L&D 2020: Shaping change in learning

Work & Business

Flexible Working

In 2020 men have overtaken women in terms of numbers working flexibly for the first time. Early in the 21st Century when the right to request flexible working was first introduced in the UK (initially just for workers with children under the age of six), the spotlight was on working women coming forward to request part-time or term time only working1. The right to request was constantly extended piecemeal until now it covers most workers. One third of men now work flexi-time or compressed working hours.

Flexi-time is now especially common amongst white collar and professional men. The recent growth has been amongst those working in large workplaces and in the banking, insurance and finance industries. Of all the flexible working methods, it was flexi-time which got the biggest boost from the 2012 London Olympics especially among London and home counties based employers. Often introduced as a temporary measure to limit any potential productivity drop from employee absence to watch events or soaking up the atmosphere, companies enjoyed such employee engagement, commitment and team working gains with no overall loss in productivity that they made their flexi-time schemes permanent.

Compressed working hours meanwhile has sparked a revolution in large manufacturing and construction companies with one in five men now working full-time hours over four days rather than five.

Government legislation has allowed workers in their late 30s to arrange flexibility – of career development as well as working hours – when they have children. They generally opt to work from home to provide this flexibility during times that fit best around family care. Young people are also more demanding – and even new graduates want flexible working at the beginning of their career.

Valuable Baby Boomers, working well into their 70s, are demanding – and getting – the ability to flex paid work around their various other responsibilities and home lives.

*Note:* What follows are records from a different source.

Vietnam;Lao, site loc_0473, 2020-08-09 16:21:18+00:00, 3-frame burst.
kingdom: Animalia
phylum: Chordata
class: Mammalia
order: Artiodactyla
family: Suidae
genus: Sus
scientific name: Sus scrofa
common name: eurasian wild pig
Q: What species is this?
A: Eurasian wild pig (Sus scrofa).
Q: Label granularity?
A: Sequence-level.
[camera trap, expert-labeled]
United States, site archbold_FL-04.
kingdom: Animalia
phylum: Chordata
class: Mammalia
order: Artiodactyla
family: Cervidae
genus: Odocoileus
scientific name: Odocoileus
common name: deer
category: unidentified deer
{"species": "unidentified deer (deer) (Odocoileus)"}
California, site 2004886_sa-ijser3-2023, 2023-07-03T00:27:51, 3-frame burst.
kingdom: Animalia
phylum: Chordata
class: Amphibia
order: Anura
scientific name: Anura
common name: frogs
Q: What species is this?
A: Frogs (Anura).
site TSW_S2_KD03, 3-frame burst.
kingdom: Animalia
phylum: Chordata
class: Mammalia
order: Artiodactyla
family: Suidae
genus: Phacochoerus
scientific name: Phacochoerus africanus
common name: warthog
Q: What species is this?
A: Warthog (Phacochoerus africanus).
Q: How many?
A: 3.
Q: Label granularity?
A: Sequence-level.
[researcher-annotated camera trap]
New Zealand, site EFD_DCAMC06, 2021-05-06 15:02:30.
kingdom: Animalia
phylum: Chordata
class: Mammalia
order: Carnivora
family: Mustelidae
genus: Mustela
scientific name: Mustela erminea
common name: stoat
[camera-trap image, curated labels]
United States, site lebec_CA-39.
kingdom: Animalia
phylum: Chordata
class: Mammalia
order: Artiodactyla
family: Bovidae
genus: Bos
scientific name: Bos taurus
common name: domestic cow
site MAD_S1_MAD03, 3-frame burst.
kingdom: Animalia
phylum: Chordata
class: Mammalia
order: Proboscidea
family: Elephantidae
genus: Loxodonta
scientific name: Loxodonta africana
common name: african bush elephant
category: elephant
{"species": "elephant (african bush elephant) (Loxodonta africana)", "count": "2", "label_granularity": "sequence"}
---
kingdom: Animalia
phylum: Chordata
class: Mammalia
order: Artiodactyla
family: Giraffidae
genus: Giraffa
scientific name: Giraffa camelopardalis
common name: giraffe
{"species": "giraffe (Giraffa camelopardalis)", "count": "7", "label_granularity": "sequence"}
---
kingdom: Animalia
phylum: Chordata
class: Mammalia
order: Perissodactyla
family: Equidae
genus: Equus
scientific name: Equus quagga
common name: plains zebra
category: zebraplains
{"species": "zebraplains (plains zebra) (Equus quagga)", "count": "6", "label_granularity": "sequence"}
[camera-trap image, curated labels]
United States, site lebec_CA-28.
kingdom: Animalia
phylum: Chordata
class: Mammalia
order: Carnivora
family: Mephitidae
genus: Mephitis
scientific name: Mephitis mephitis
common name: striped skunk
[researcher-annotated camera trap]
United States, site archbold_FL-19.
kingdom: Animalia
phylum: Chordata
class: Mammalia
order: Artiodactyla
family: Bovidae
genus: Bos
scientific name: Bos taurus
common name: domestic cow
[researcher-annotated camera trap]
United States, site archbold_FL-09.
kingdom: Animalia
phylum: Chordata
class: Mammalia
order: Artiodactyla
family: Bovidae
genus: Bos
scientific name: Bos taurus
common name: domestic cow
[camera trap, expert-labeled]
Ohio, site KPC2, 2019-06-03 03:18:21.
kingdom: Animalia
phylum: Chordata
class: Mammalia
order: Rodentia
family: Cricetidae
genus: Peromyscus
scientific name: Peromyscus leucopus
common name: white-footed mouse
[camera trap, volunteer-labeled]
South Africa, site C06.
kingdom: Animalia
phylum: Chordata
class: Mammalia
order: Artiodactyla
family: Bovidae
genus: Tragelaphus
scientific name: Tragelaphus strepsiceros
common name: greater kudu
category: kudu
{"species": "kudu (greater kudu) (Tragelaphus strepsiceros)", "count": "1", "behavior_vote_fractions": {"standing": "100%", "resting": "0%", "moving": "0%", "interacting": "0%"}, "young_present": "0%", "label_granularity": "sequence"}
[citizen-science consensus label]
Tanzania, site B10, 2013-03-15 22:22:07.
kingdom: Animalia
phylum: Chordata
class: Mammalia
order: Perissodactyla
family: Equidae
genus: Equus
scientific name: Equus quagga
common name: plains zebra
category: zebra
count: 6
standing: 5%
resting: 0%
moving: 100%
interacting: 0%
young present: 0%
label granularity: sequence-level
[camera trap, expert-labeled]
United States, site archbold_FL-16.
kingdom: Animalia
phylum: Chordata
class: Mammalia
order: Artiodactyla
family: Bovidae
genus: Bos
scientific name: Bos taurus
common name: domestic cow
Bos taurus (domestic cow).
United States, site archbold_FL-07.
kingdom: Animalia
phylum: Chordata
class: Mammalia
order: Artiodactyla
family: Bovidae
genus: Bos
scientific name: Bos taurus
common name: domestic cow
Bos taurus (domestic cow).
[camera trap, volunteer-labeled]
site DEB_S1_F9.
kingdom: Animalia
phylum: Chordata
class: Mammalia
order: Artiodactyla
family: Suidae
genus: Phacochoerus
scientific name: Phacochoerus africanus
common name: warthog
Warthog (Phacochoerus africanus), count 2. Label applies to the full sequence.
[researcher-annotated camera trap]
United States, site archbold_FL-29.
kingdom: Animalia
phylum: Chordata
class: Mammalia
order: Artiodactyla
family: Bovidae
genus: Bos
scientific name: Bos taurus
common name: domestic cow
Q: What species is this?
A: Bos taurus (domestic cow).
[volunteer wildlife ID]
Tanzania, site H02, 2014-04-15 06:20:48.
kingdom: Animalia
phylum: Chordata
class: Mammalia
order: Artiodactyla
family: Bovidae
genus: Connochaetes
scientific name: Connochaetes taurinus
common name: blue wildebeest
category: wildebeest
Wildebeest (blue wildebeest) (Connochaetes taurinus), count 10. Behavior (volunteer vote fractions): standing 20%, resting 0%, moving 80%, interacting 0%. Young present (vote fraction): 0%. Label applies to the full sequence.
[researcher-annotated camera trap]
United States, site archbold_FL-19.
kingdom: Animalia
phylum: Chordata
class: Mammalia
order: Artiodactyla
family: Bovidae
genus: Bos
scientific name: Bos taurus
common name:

Environmental concerns over employees commuting to work and the opening up of global markets have taken over from the cost of office space as the prime drivers fuelling a continuing steady rise in homeworking2. Some organisational cultures have struggled to cope since the early 1990s with the need to manage homeworkers on output-based objectives. Although this is still a problem for managers in some companies, on-line reporting systems are helping curb the view of homeworkers as shirkers. Company social networking sites are also making it easier for homeworkers to ‘feel’ part of a team and to identify more with the wider organisation.

1. Hooker H, Neathey F, Casebourne J, Munro M (2006) The Third Annual Work-Life Balance Employee Survey Main Findings, DTI Employment Relations Research Series No 58: UK

2. Future Work Forum, Managing Tomorrow’s Workers, Henley Management College, 2007.